(MATERIAL PROVIDED)
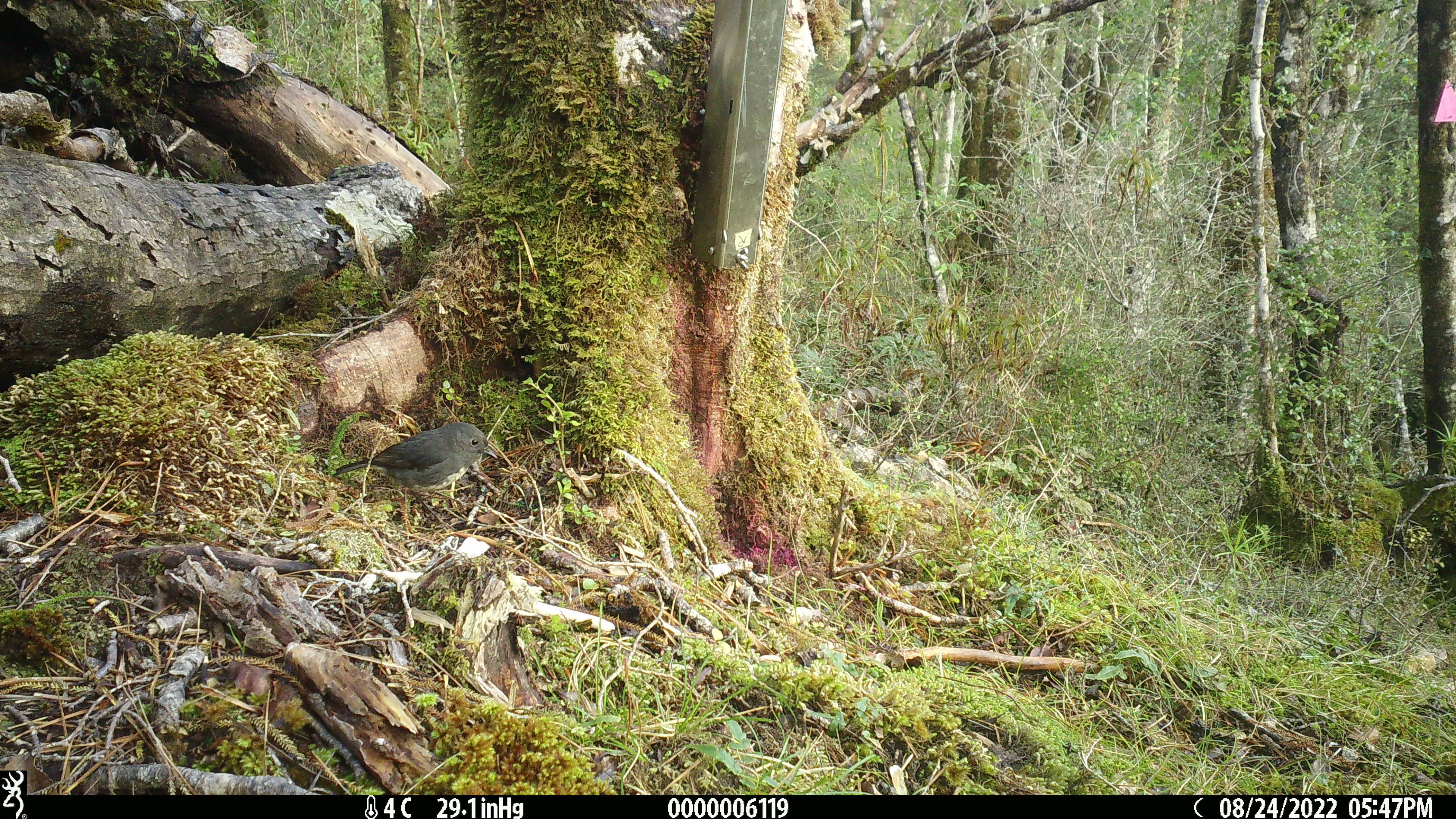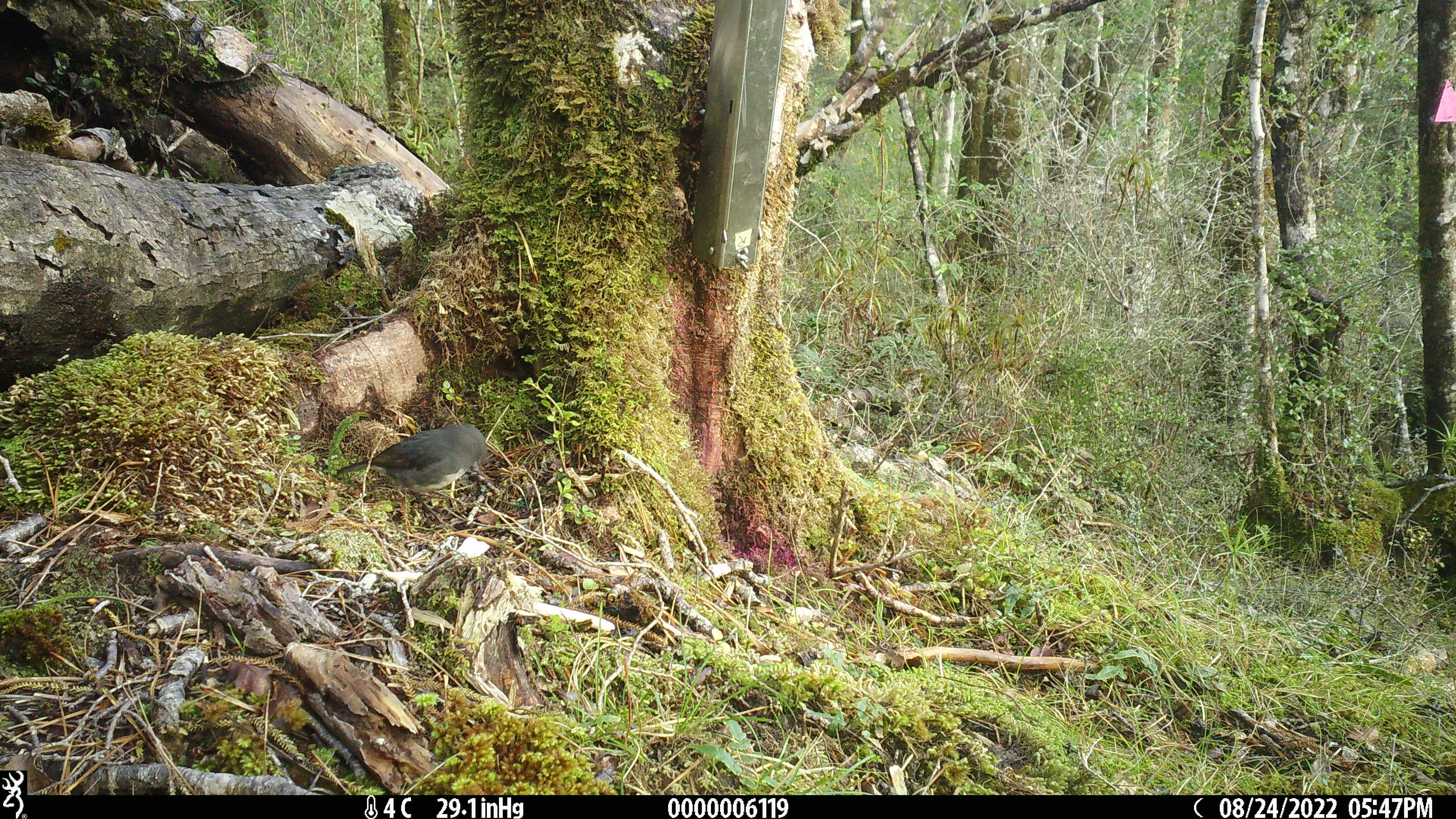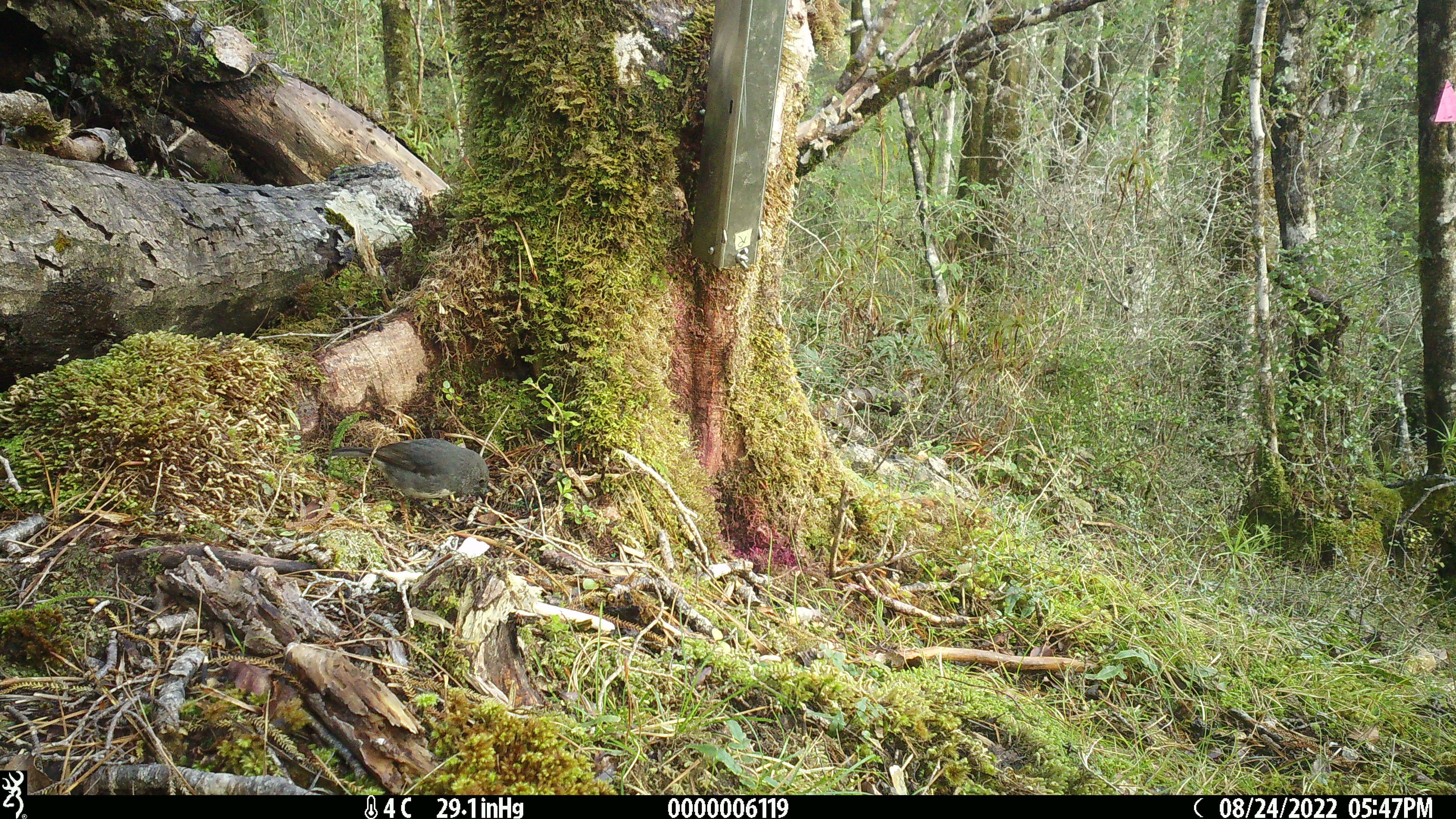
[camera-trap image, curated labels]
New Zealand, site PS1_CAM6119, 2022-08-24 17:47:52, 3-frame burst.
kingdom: Animalia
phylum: Chordata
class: Aves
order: Passeriformes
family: Petroicidae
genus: Petroica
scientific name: Petroica australis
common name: new zealand robin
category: robin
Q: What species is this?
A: Robin (new zealand robin) (Petroica australis).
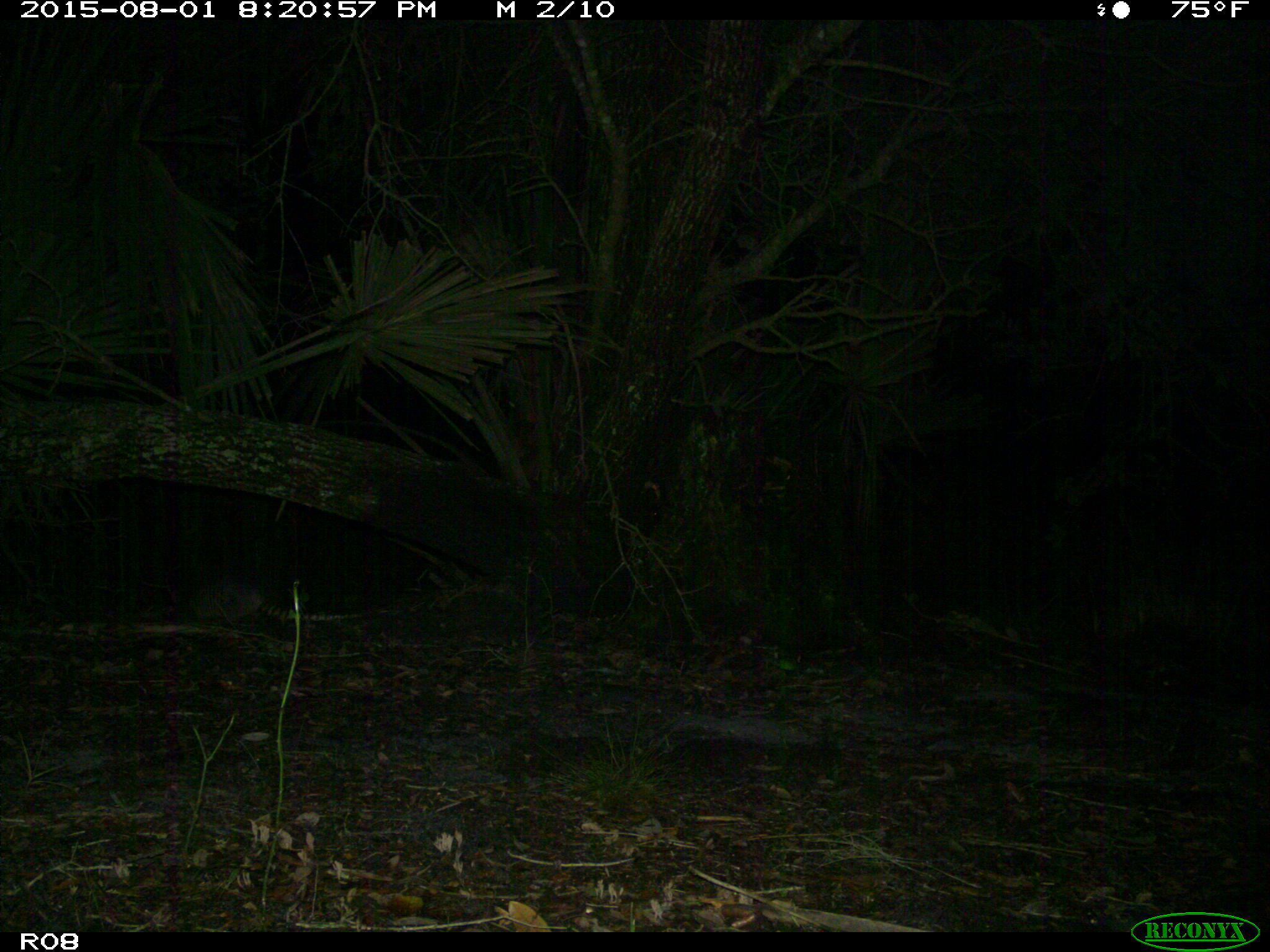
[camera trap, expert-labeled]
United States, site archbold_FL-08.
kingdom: Animalia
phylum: Chordata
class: Mammalia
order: Cingulata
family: Dasypodidae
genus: Dasypus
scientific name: Dasypus novemcinctus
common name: nine-banded armadillo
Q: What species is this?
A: Dasypus novemcinctus (nine-banded armadillo).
(End MATERIAL PROVIDED)
** EXERCISE DETAILS **
Please provide a faithful transcription of all the data, pictures excluded.

** RESPONSE **
[camera-trap image, curated labels]
New Zealand, site PS1_CAM6119, 2022-08-24 17:47:52, 3-frame burst.
kingdom: Animalia
phylum: Chordata
class: Aves
order: Passeriformes
family: Petroicidae
genus: Petroica
scientific name: Petroica australis
common name: new zealand robin
category: robin
Q: What species is this?
A: Robin (new zealand robin) (Petroica australis).
[camera trap, expert-labeled]
United States, site archbold_FL-08.
kingdom: Animalia
phylum: Chordata
class: Mammalia
order: Cingulata
family: Dasypodidae
genus: Dasypus
scientific name: Dasypus novemcinctus
common name: nine-banded armadillo
Q: What species is this?
A: Dasypus novemcinctus (nine-banded armadillo).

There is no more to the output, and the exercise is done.